ESG e a ética de barriga cheia
Nova regra da B3 e Reforma Tributária mostram que o tema não deveria
sair do seu radar.
Começou a valer no último dia 19
o novo Regulamento de Emissores da B3, a nossa Bolsa de Valores. A novidade no
regramento é um anexo com uma "medidas ASG" (Ambientais, Sociais e
de Governança Corporativa) —tradução
do ESG— que devem ser cumpridas pelas companhias
abertas.
O anexo diz que as empresas
devem ter entre os membros do conselho de administração ou da diretoria
estatutária pelo menos uma pessoa que se identifique com o gênero feminino e um
membro de comunidade sub-representada —preta, parda, indígena, integrante da
comunidade LGBTQIA+, ou com deficiência.
Na última pesquisa sobre o tema
—em dezembro de 2021— a Fundação Dom Cabral mostrou que mais de 90% dos CEOs de
empresas brasileiras são homens brancos, com idade média de 50 anos. Ganha uma
ação da Oi quem apontar qualquer mudança significativa nesse quadro desde a
data do estudo.
Além de todos os benefícios
sociais de gerar diversidade no topo da pirâmide, há o financeiro, que já foi
quantificado pelo banco Goldman Sachs, em estudo que citei aqui. Os fundos com mais
mulheres na gestão tiveram rentabilidade maior na crise da Covid-19.

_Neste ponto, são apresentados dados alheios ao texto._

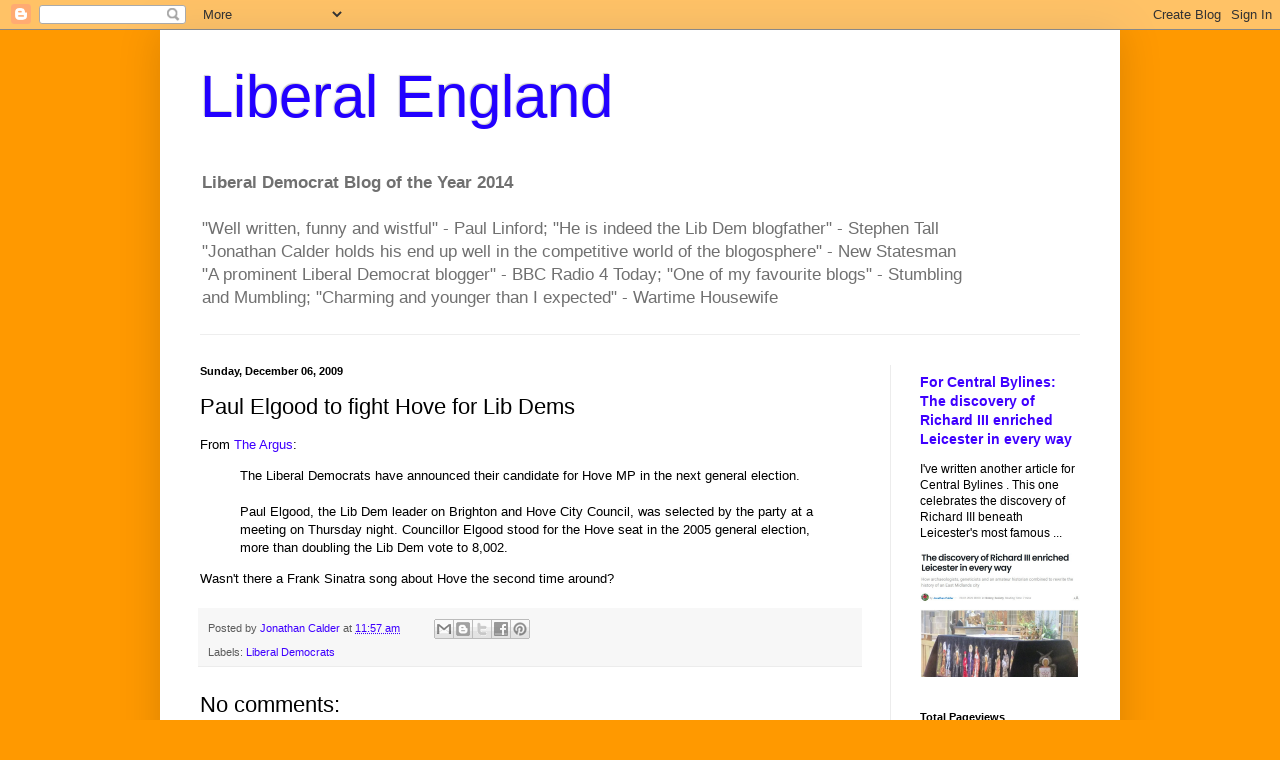

--- FILE ---
content_type: text/html; charset=UTF-8
request_url: https://liberalengland.blogspot.com/b/stats?style=BLACK_TRANSPARENT&timeRange=ALL_TIME&token=APq4FmBfmXv5pg-rCuftTf_4_h_CaIjUwLqXGvJNACIH-LCcp-4HV8jYM9UK6e_SuO9xt1BX3GcPG3osVFlIBW_EILzMPcOOig
body_size: -15
content:
{"total":26554394,"sparklineOptions":{"backgroundColor":{"fillOpacity":0.1,"fill":"#000000"},"series":[{"areaOpacity":0.3,"color":"#202020"}]},"sparklineData":[[0,9],[1,7],[2,24],[3,58],[4,12],[5,13],[6,17],[7,36],[8,41],[9,17],[10,10],[11,13],[12,13],[13,17],[14,17],[15,47],[16,25],[17,97],[18,100],[19,54],[20,14],[21,27],[22,15],[23,12],[24,13],[25,42],[26,24],[27,34],[28,11],[29,42]],"nextTickMs":3643}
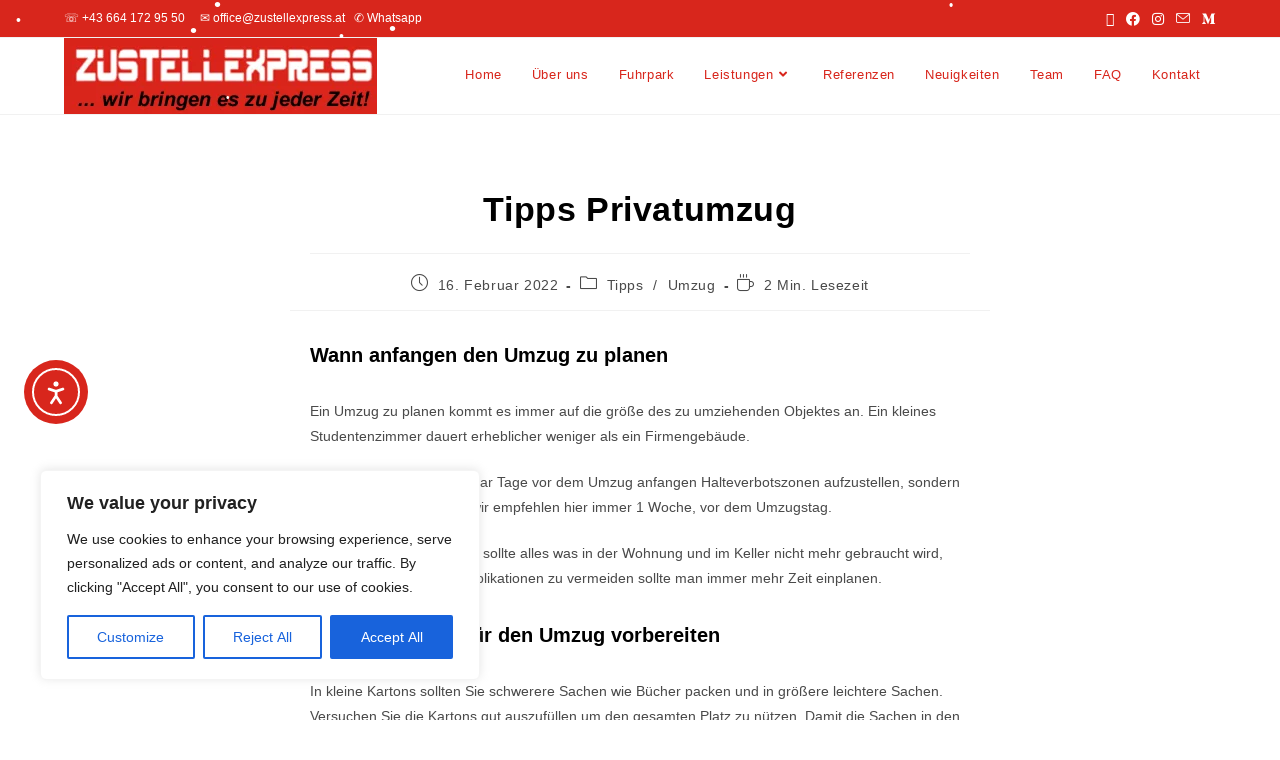

--- FILE ---
content_type: text/html; charset=utf-8
request_url: https://www.google.com/recaptcha/api2/aframe
body_size: 268
content:
<!DOCTYPE HTML><html><head><meta http-equiv="content-type" content="text/html; charset=UTF-8"></head><body><script nonce="ehPfeFU1o8EKZz5U9Q_sRw">/** Anti-fraud and anti-abuse applications only. See google.com/recaptcha */ try{var clients={'sodar':'https://pagead2.googlesyndication.com/pagead/sodar?'};window.addEventListener("message",function(a){try{if(a.source===window.parent){var b=JSON.parse(a.data);var c=clients[b['id']];if(c){var d=document.createElement('img');d.src=c+b['params']+'&rc='+(localStorage.getItem("rc::a")?sessionStorage.getItem("rc::b"):"");window.document.body.appendChild(d);sessionStorage.setItem("rc::e",parseInt(sessionStorage.getItem("rc::e")||0)+1);localStorage.setItem("rc::h",'1768893726170');}}}catch(b){}});window.parent.postMessage("_grecaptcha_ready", "*");}catch(b){}</script></body></html>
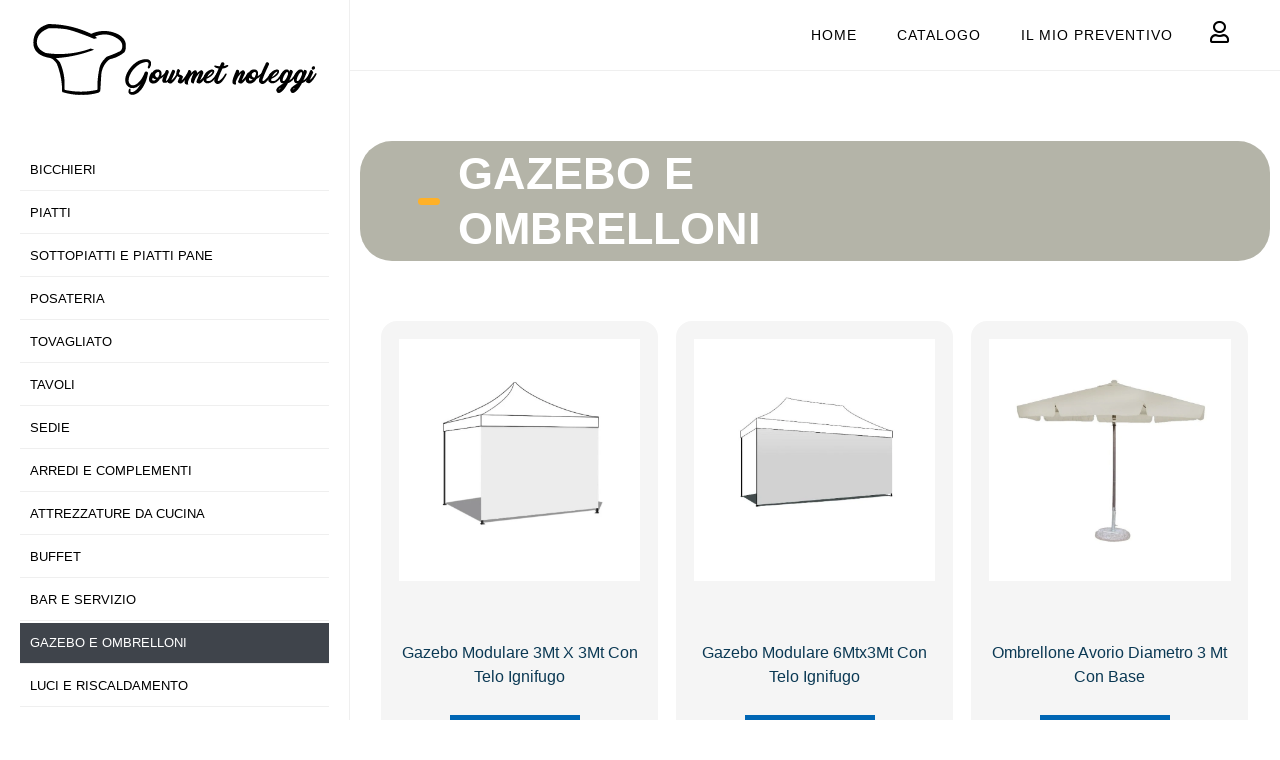

--- FILE ---
content_type: image/svg+xml
request_url: https://gourmetnoleggi.it/wp-content/uploads/2022/06/furniturestore-shop-sep.svg
body_size: -163
content:
<svg width="22" height="7" viewBox="0 0 22 7" fill="none" xmlns="http://www.w3.org/2000/svg">
<rect width="22" height="7" rx="3.5" fill="#FFB128"/>
</svg>
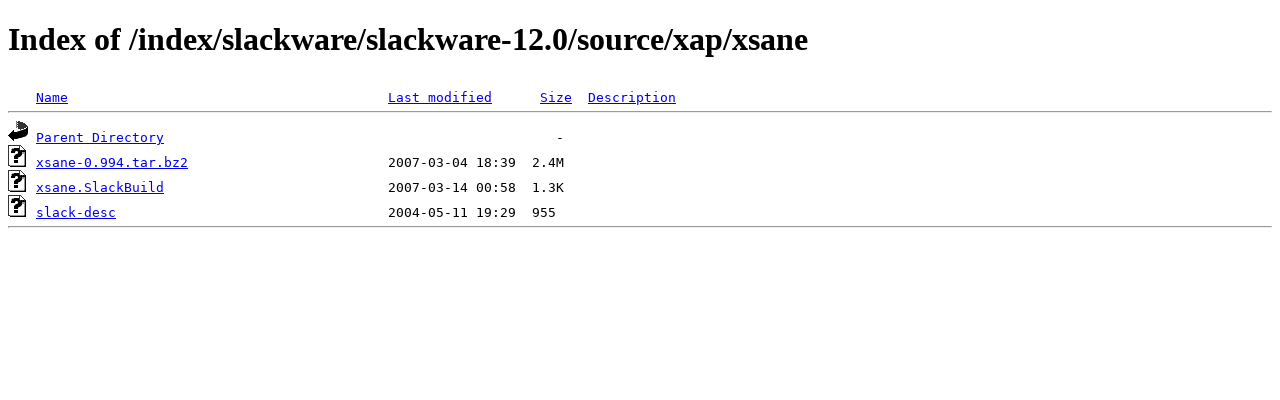

--- FILE ---
content_type: text/html;charset=ISO-8859-1
request_url: https://mirrors.nic.funet.fi/index/slackware/slackware-12.0/source/xap/xsane/?C=S;O=D
body_size: 1113
content:
<!DOCTYPE HTML PUBLIC "-//W3C//DTD HTML 4.01//EN" "http://www.w3.org/TR/html4/strict.dtd">
<html>
 <head>
  <title>Index of /index/slackware/slackware-12.0/source/xap/xsane</title>
 </head>
 <body>
<h1>Index of /index/slackware/slackware-12.0/source/xap/xsane</h1>
<pre><img src="/icons/blank.gif" alt="Icon "> <a href="?C=N;O=A">Name</a>                                        <a href="?C=M;O=A">Last modified</a>      <a href="?C=S;O=A">Size</a>  <a href="?C=D;O=A">Description</a><hr><img src="/icons/back.gif" alt="[PARENTDIR]"> <a href="/index/slackware/slackware-12.0/source/xap/">Parent Directory</a>                                                 -   
<img src="/icons/unknown.gif" alt="[   ]"> <a href="xsane-0.994.tar.bz2">xsane-0.994.tar.bz2</a>                         2007-03-04 18:39  2.4M  
<img src="/icons/unknown.gif" alt="[   ]"> <a href="xsane.SlackBuild">xsane.SlackBuild</a>                            2007-03-14 00:58  1.3K  
<img src="/icons/unknown.gif" alt="[   ]"> <a href="slack-desc">slack-desc</a>                                  2004-05-11 19:29  955   
<hr></pre>
</body></html>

Acontece que, pelo documento da
B3, as tais medidas ASG devem ser atendidas "no modelo pratique ou
explique". Isso, em português, significa que quem não quiser cumprir basta
explicar o motivo. Já dá para pedir para o ChatGPT elaborar uma lista de explicações
que vão aparecer, como "pool de talentos limitado", "barreiras
sistêmicas" e "área de atuação que exige muita especialização".
A lógica nisso é que o papel da
Bolsa é exigir transparência. Julgar se é bom ou ruim adotar tais iniciativas
caberia ao mercado, com valorização ou desvalorização das ações das empresas.
Enquanto a nova regra ESG da B3
segue o raciocínio de "livre mercado", a Reforma Tributária ameaça ir
no caminho contrário e efetivamente punir, financeiramente, empresas que não
estejam com a governança ambiental em dia.
O texto da PEC (Proposta de
Emenda à Constituição) 45/2019 aprovado pela Câmara dos Deputados em julho traz a previsão do imposto seletivo,
também apelidado de "Imposto do Pecado". Ele prevê a taxação sobre a
"produção, comercialização ou importação de bens e serviços prejudiciais à
saúde ou ao meio ambiente".
A regra é muito polêmica, tanto
pela lógica que segue quanto por ser impossível prever como serão definidas
quais atividades serão consideradas prejudiciais ao meio ambiente. Combustíveis
fósseis parecem uma resposta óbvia. Mas alguém consegue imaginar o governo
cobrando mais impostos da Petrobras?
O frisson pela discussão do tema
ESG parece ter esfriado conforme o dinheiro parou de circular em abundância no
setor privado (efeito da inflação e dos juros altos). Os grandes fundos e
líderes do mercado foram deixando o tema de lado, seguindo aquela lógica pela
qual é mais fácil discutir ética de barriga cheia. Quando há pouco dinheiro na
mesa, usa-se menos critérios, além do retorno esperado.
O chamados fundos ESG no Brasil
ainda beiram os 50 mil investidores, entre mais de 35,5 milhões de contas que
investem em fundos no país. A nova regra da B3 e o texto da Reforma Tributária
mostram, no entanto, que o mundo está girando e o tema não deveria sair do seu
radar.
MARCOS DE VASCONCELLOS - jornalista, assessor de investimentos e fundador do Monitor do Mercado.